TASK ITEM -> Restate the listing exactly.

AVAILABLE DATA ->
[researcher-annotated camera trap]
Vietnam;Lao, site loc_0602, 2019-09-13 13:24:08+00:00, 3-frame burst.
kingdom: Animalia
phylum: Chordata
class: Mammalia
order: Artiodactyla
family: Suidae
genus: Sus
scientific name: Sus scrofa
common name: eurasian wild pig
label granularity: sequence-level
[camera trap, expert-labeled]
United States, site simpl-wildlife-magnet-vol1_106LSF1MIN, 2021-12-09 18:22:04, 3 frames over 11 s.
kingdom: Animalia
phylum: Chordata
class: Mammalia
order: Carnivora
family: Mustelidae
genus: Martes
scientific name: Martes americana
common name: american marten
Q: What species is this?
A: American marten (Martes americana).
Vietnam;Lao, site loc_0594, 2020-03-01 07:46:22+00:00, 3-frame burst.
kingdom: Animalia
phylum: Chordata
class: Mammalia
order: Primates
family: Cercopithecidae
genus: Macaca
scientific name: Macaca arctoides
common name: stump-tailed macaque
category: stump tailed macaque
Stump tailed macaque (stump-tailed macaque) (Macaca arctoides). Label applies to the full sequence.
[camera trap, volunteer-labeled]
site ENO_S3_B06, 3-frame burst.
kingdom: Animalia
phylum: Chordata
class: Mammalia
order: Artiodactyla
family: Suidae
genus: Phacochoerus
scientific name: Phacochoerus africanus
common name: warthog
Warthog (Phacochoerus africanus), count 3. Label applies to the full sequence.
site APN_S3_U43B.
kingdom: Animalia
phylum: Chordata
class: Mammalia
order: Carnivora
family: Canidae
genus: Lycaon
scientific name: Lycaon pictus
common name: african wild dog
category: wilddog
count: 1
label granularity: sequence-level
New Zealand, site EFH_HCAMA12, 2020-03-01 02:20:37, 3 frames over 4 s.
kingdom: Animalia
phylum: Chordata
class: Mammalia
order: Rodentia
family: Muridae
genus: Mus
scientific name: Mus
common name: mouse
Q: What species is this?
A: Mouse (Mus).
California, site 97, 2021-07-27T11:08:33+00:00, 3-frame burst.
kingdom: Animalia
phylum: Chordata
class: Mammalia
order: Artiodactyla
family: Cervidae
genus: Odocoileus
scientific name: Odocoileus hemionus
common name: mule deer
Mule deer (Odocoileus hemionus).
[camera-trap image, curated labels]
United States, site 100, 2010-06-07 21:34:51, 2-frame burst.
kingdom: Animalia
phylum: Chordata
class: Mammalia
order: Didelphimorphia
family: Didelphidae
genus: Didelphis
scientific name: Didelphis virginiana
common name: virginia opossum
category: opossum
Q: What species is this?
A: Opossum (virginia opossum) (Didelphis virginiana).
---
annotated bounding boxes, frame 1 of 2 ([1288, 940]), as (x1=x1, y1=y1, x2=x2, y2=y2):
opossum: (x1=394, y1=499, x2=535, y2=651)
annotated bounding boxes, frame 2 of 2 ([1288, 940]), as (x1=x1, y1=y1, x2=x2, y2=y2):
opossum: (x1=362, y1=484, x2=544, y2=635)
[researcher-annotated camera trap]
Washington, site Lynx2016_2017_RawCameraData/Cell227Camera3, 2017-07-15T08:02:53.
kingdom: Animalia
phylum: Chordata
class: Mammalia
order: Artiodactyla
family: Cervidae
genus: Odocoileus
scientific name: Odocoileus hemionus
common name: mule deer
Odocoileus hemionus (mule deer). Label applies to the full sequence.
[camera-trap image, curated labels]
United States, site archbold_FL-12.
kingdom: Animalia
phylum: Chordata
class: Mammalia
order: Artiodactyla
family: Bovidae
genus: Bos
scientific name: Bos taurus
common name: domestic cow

REPLY TO THE EXERCISE ->
[researcher-annotated camera trap]
Vietnam;Lao, site loc_0602, 2019-09-13 13:24:08+00:00, 3-frame burst.
kingdom: Animalia
phylum: Chordata
class: Mammalia
order: Artiodactyla
family: Suidae
genus: Sus
scientific name: Sus scrofa
common name: eurasian wild pig
label granularity: sequence-level
[camera trap, expert-labeled]
United States, site simpl-wildlife-magnet-vol1_106LSF1MIN, 2021-12-09 18:22:04, 3 frames over 11 s.
kingdom: Animalia
phylum: Chordata
class: Mammalia
order: Carnivora
family: Mustelidae
genus: Martes
scientific name: Martes americana
common name: american marten
Q: What species is this?
A: American marten (Martes americana).
Vietnam;Lao, site loc_0594, 2020-03-01 07:46:22+00:00, 3-frame burst.
kingdom: Animalia
phylum: Chordata
class: Mammalia
order: Primates
family: Cercopithecidae
genus: Macaca
scientific name: Macaca arctoides
common name: stump-tailed macaque
category: stump tailed macaque
Stump tailed macaque (stump-tailed macaque) (Macaca arctoides). Label applies to the full sequence.
[camera trap, volunteer-labeled]
site ENO_S3_B06, 3-frame burst.
kingdom: Animalia
phylum: Chordata
class: Mammalia
order: Artiodactyla
family: Suidae
genus: Phacochoerus
scientific name: Phacochoerus africanus
common name: warthog
Warthog (Phacochoerus africanus), count 3. Label applies to the full sequence.
site APN_S3_U43B.
kingdom: Animalia
phylum: Chordata
class: Mammalia
order: Carnivora
family: Canidae
genus: Lycaon
scientific name: Lycaon pictus
common name: african wild dog
category: wilddog
count: 1
label granularity: sequence-level
New Zealand, site EFH_HCAMA12, 2020-03-01 02:20:37, 3 frames over 4 s.
kingdom: Animalia
phylum: Chordata
class: Mammalia
order: Rodentia
family: Muridae
genus: Mus
scientific name: Mus
common name: mouse
Q: What species is this?
A: Mouse (Mus).
California, site 97, 2021-07-27T11:08:33+00:00, 3-frame burst.
kingdom: Animalia
phylum: Chordata
class: Mammalia
order: Artiodactyla
family: Cervidae
genus: Odocoileus
scientific name: Odocoileus hemionus
common name: mule deer
Mule deer (Odocoileus hemionus).
[camera-trap image, curated labels]
United States, site 100, 2010-06-07 21:34:51, 2-frame burst.
kingdom: Animalia
phylum: Chordata
class: Mammalia
order: Didelphimorphia
family: Didelphidae
genus: Didelphis
scientific name: Didelphis virginiana
common name: virginia opossum
category: opossum
Q: What species is this?
A: Opossum (virginia opossum) (Didelphis virginiana).
---
annotated bounding boxes, frame 1 of 2 ([1288, 940]), as (x1=x1, y1=y1, x2=x2, y2=y2):
opossum: (x1=394, y1=499, x2=535, y2=651)
annotated bounding boxes, frame 2 of 2 ([1288, 940]), as (x1=x1, y1=y1, x2=x2, y2=y2):
opossum: (x1=362, y1=484, x2=544, y2=635)
[researcher-annotated camera trap]
Washington, site Lynx2016_2017_RawCameraData/Cell227Camera3, 2017-07-15T08:02:53.
kingdom: Animalia
phylum: Chordata
class: Mammalia
order: Artiodactyla
family: Cervidae
genus: Odocoileus
scientific name: Odocoileus hemionus
common name: mule deer
Odocoileus hemionus (mule deer). Label applies to the full sequence.
[camera-trap image, curated labels]
United States, site archbold_FL-12.
kingdom: Animalia
phylum: Chordata
class: Mammalia
order: Artiodactyla
family: Bovidae
genus: Bos
scientific name: Bos taurus
common name: domestic cow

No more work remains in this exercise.